(Dataset entries)
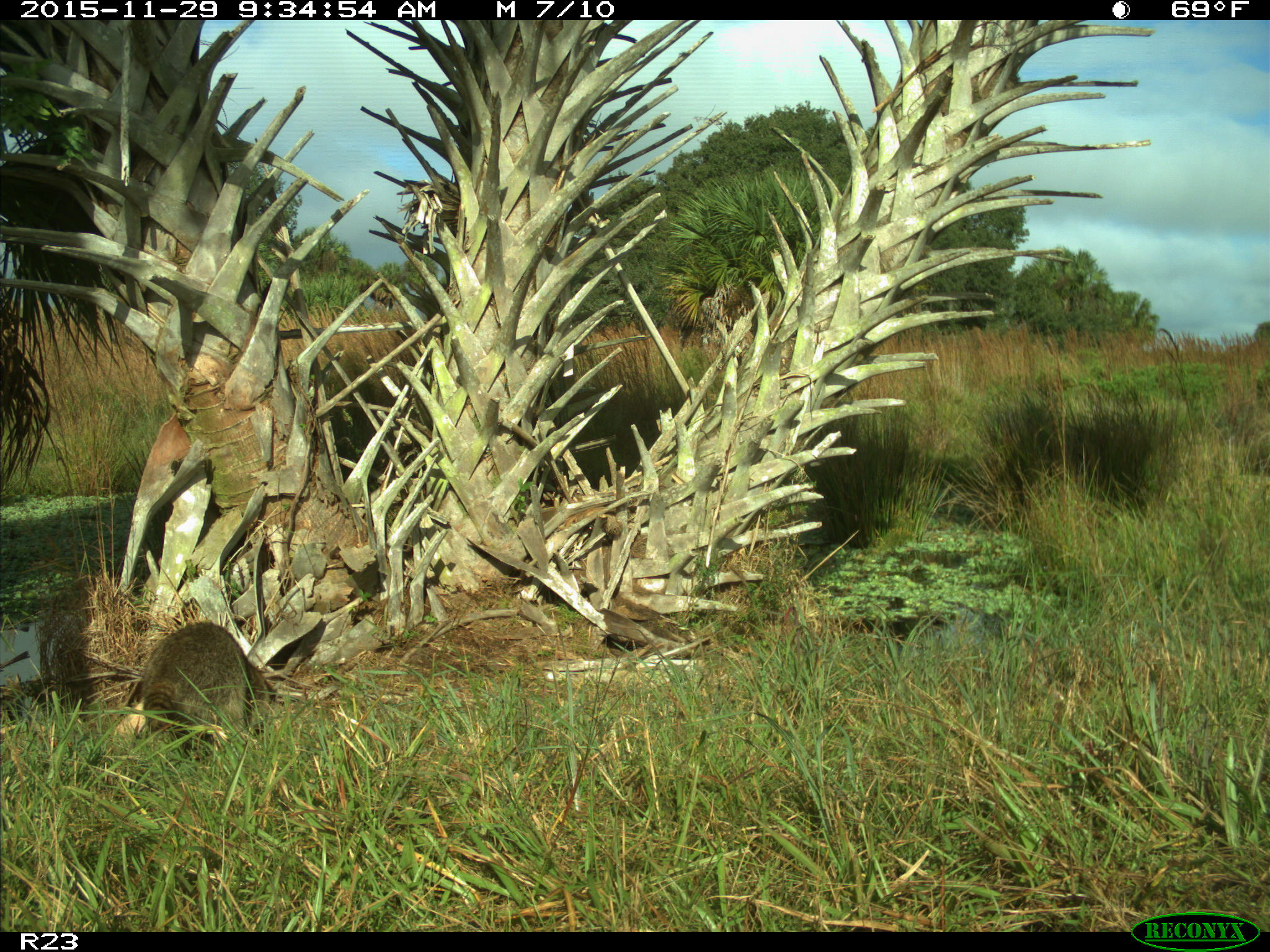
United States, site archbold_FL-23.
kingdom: Animalia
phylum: Chordata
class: Mammalia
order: Carnivora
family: Procyonidae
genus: Procyon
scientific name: Procyon lotor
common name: common raccoon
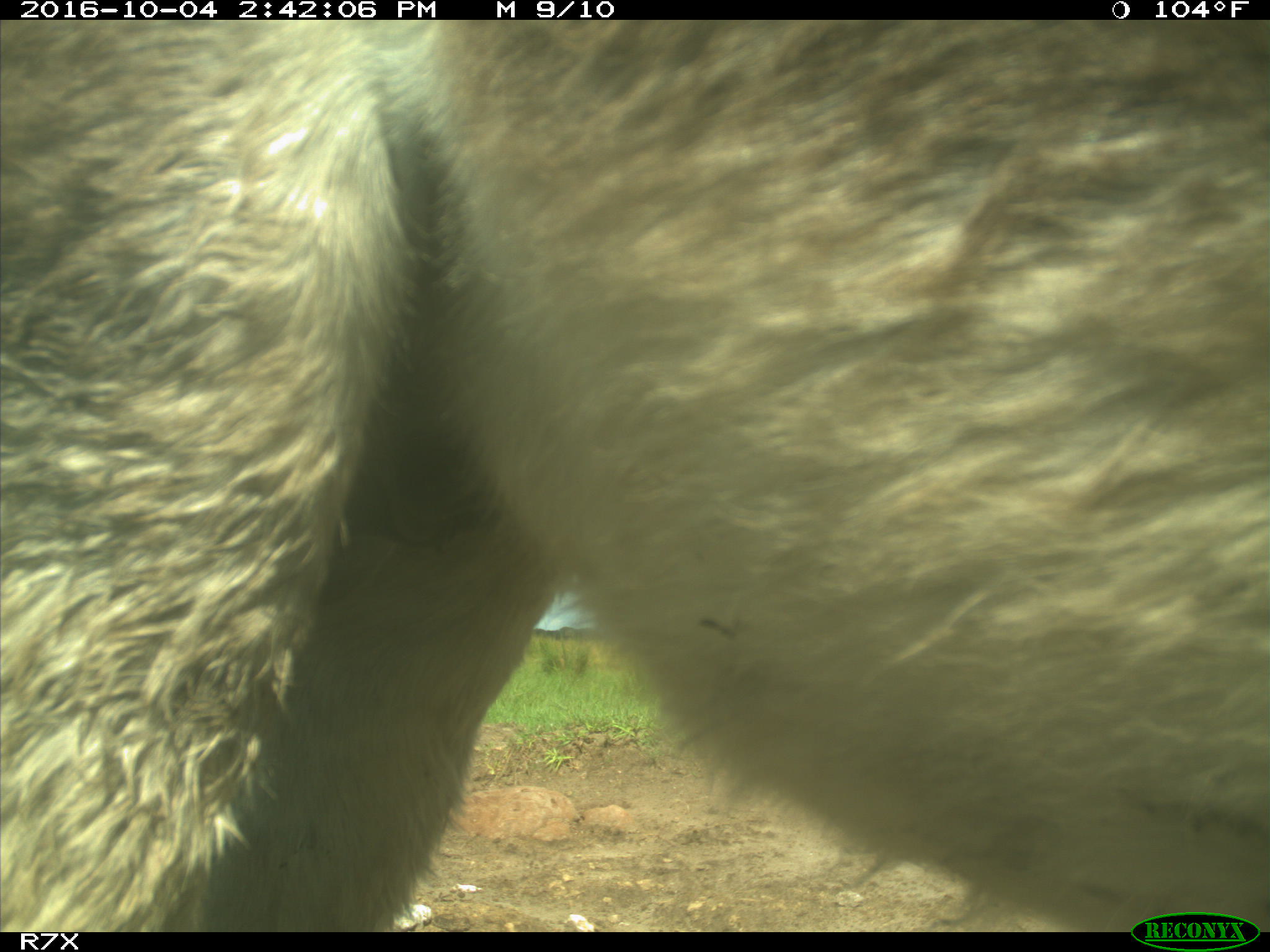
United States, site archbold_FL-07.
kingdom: Animalia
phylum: Chordata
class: Mammalia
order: Perissodactyla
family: Equidae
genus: Equus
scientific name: Equus africanus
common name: african wild ass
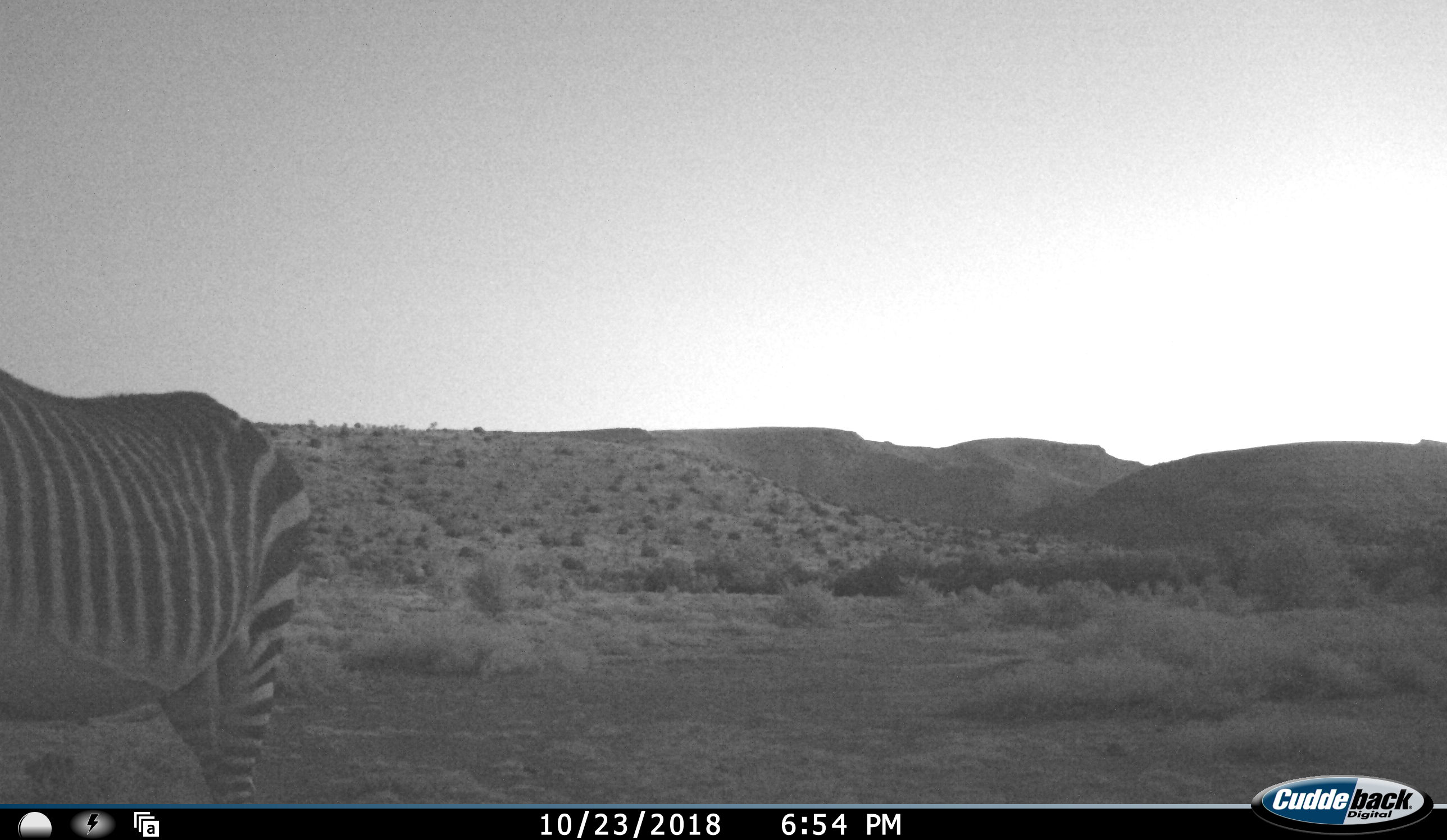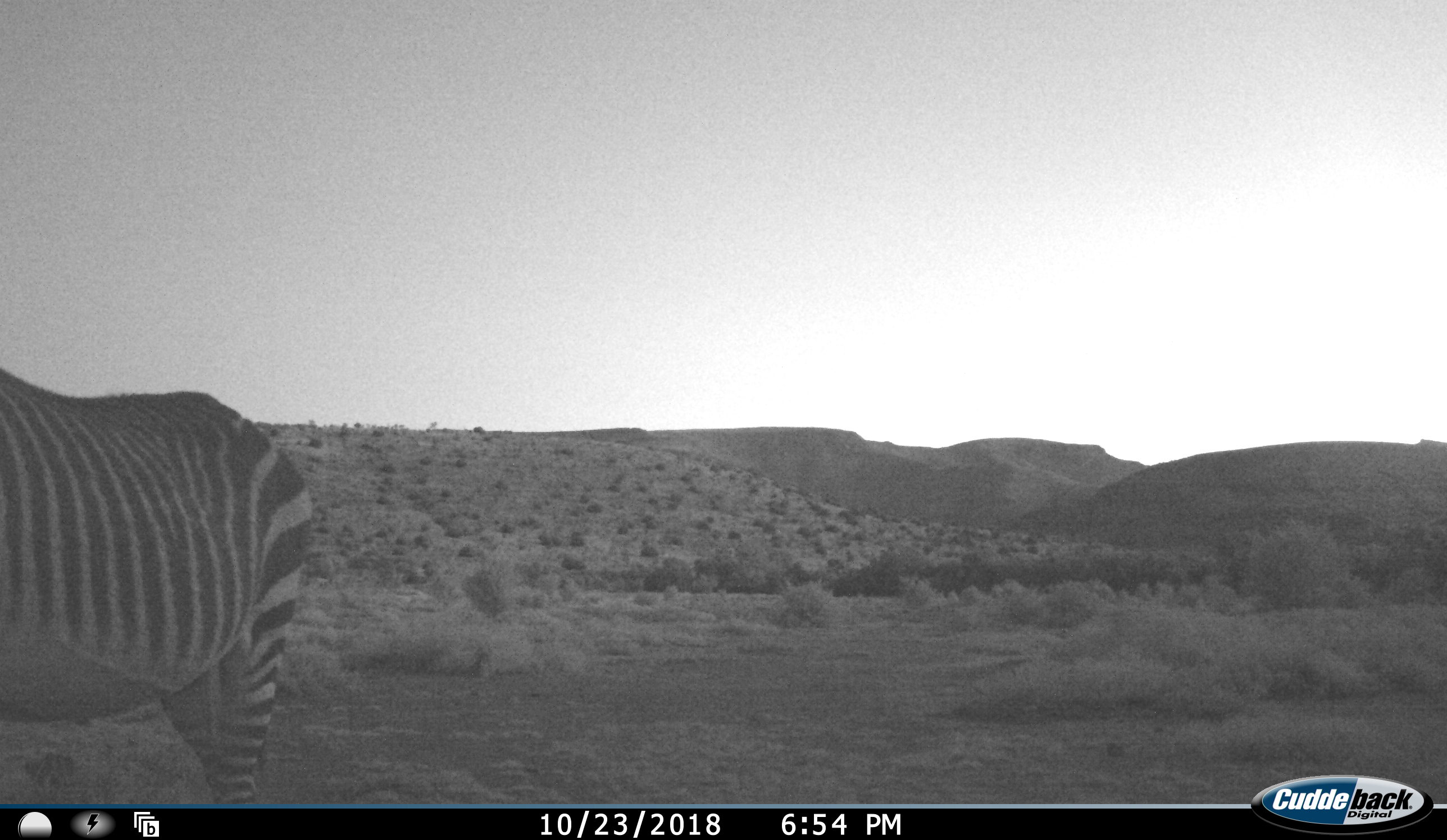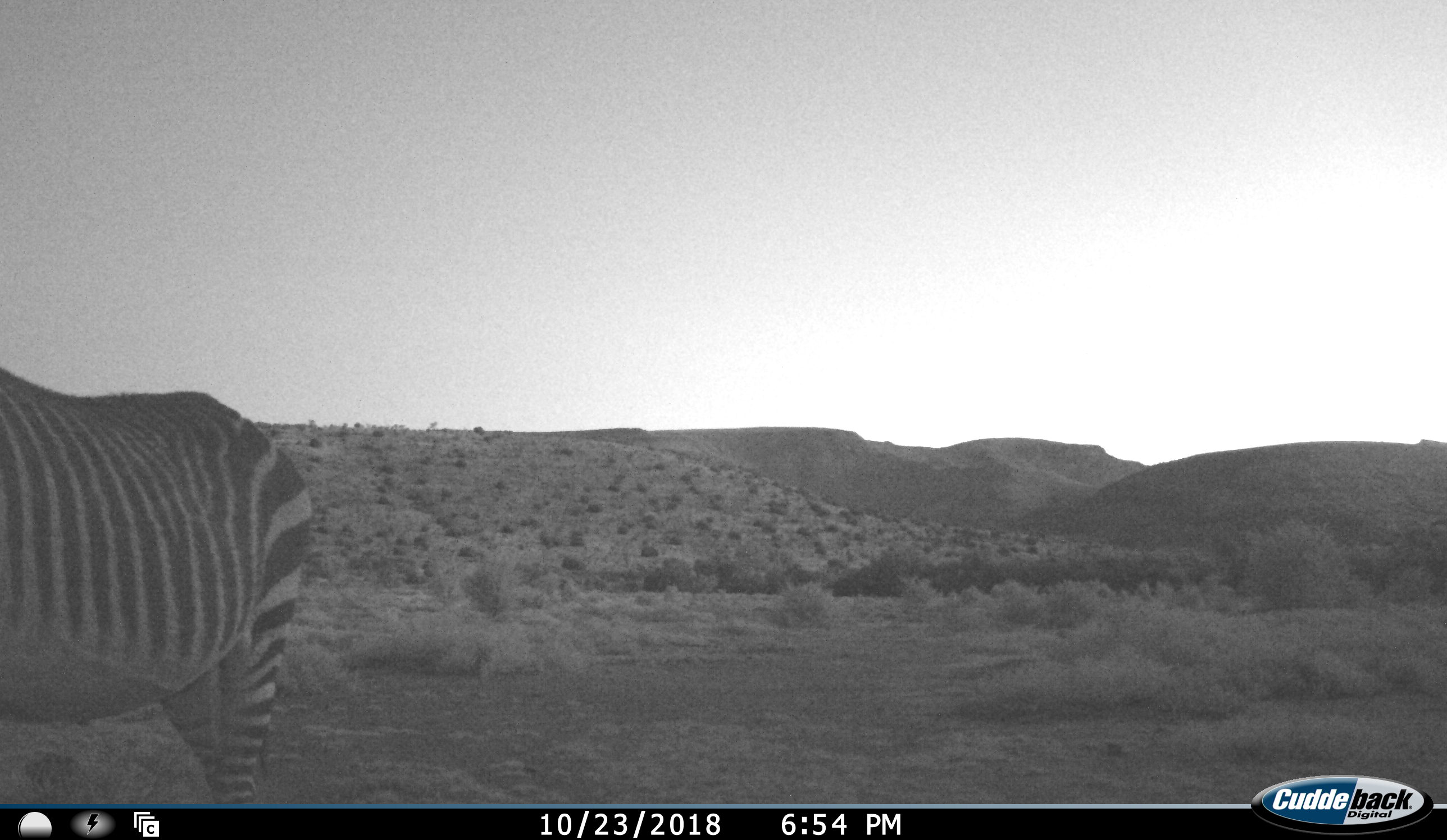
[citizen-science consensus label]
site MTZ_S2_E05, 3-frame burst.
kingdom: Animalia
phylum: Chordata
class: Mammalia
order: Perissodactyla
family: Equidae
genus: Equus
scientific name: Equus zebra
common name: mountain zebra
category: zebramountain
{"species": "zebramountain (mountain zebra) (Equus zebra)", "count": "1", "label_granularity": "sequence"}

_TASK BRIEF_
Final stretch of the data: repeat exactly each line from the one containing "common name: african wild ass" through the last, and omit all pictures.

_WRITTEN RESPONSE_
common name: african wild ass
[citizen-science consensus label]
site MTZ_S2_E05, 3-frame burst.
kingdom: Animalia
phylum: Chordata
class: Mammalia
order: Perissodactyla
family: Equidae
genus: Equus
scientific name: Equus zebra
common name: mountain zebra
category: zebramountain
{"species": "zebramountain (mountain zebra) (Equus zebra)", "count": "1", "label_granularity": "sequence"}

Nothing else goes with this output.